Frauen im Job: Führungskräfte oder doch nur Büro-Mütter?
Frauen in Führungspositionen kämpfen nicht nur mit dem Glasdach, sondern auch mit unsichtbaren Erwartungen. Warum sie oft als Büro-Mütter enden und was das für ihre Karriere bedeutet.
Auch wenn immer mehr Frauen die Chef-Etage beherrschen, gibt es ein Klischee, welches sich einfach nicht aus den Köpfen der Gesellschaft lösen möchte: die „Büro-Mutti“. Welche Aufgaben Frauen in ihrem Job, anders als Männer, zusätzlich bewältigen müssen – und wieso das ihre Karrierechancen beeinträchtigt.
Frauen und Büroarbeit: Ein ungleiches Spiel
„Office Housework“ – ein Begriff, der Tätigkeiten wie Telefonanrufe beantworten, Protokolle führen oder Essensbestellungen aufnehmen umfasst. Diese Aufgaben sind zwar wichtig, aber selten formell anerkannt oder bei Gehaltsverhandlungen berücksichtigt. Überraschenderweise fallen diese Aufgaben oft Frauen zu. Studien zeigen, dass Frauen im Vergleich zu Männern deutlich mehr dieser Büroarbeiten erledigen – und das meist nicht freiwillig.

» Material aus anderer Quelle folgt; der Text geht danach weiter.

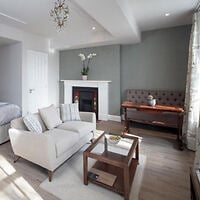 Open-plan studio at Beech House Apartments, with a cream sofa facing a fireplace, wooden coffee table, upright piano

Die versteckte Last der Zusatzaufgaben
Diese zusätzlichen Aufgaben bedeuten, dass Frauen weniger Zeit und Energie für ihre eigentlichen Jobaufgaben haben. Männer hingegen können sich auf ihre Hauptaufgaben konzentrieren und so Erfahrungen und Anerkennung sammeln, die zu Gehaltserhöhungen und Beförderungen führen. Frauen werden oft als natürliche Fürsorgerinnen gesehen, was dazu führt, dass sie ungeschriebene und unerkannte Pflichten übernehmen müssen.
Das Glasdach: Einmal durch, doch die Erwartungen bleiben
Selbst Frauen in Spitzenpositionen, die das sogenannte Glasdach durchbrochen haben, entkommen den Erwartungen der Fürsorge nicht. Während Männer in Führungspositionen sich auf strategische Aufgaben konzentrieren können, übernehmen Frauen oft zusätzliche emotionale und zwischenmenschliche Aufgaben. Eine Studie der Lean In Foundation zeigt, dass weibliche Führungskräfte doppelt so viel Zeit wie ihre männlichen Kollegen in Diversitäts-, Gleichstellungs- und Inklusionsarbeit investieren – ohne dass dies bei Leistungsbeurteilungen berücksichtigt wird.
Empathie und Führung: Ein unterschätzter Wert
Frauen in Führungspositionen neigen dazu, sich stärker um das Wohlbefinden ihrer Mitarbeiter zu kümmern. Sie checken regelmäßig bei ihren Teammitgliedern ein und helfen ihnen, ihre Arbeitslast zu bewältigen. Diese Aufgaben sind zwar wertvoll, aber zeitaufwendig und emotional belastend. Leider werden sie oft übersehen, wenn es um Anerkennung und Belohnung geht. Kein Wunder, dass 43 % der weiblichen Führungskräfte von Burnout berichten.
Strategien zur Veränderung
Was können Frauen tun, um aus der Rolle der Büro-Mutter auszubrechen? Eine Möglichkeit ist, sich bewusst und lautstark gegen die Übernahme dieser Aufgaben zu wehren. Wenn man in der Position ist, Aufgaben zu verteilen, sollte man sicherstellen, dass Frauen nicht nur für niedere Aufgaben herangezogen werden. Stattdessen sollten sie auch für anspruchsvollere Aufgaben in Betracht gezogen werden, die ihnen Wachstum und neue Fähigkeiten ermöglichen.
Die Rolle der Unternehmen
Unternehmen sollten den Wert von Soft Skills wie Empathie anerkennen und diese bei Leistungsbeurteilungen berücksichtigen. Empathische Führungskräfte fördern Innovation und Engagement im Team, was letztlich dem gesamten Unternehmen zugutekommt. Studien zeigen, dass Mitarbeiter unter empathischen Führungskräften kreativer und engagierter sind.
Ein neuer Blick auf Anerkennung und Belohnung
Obwohl viele Unternehmen die Bedeutung von Teamwohl und DEI-Zielen anerkennen, berücksichtigen weniger als 40 % diese Faktoren bei Leistungsbeurteilungen. Nur 25 % der Unternehmen erkennen Führungskräfte offiziell an, die sich um das emotionale Wohl ihrer Teams kümmern. Es ist an der Zeit, diese unsichtbaren Aufgaben sichtbar zu machen und angemessen zu belohnen.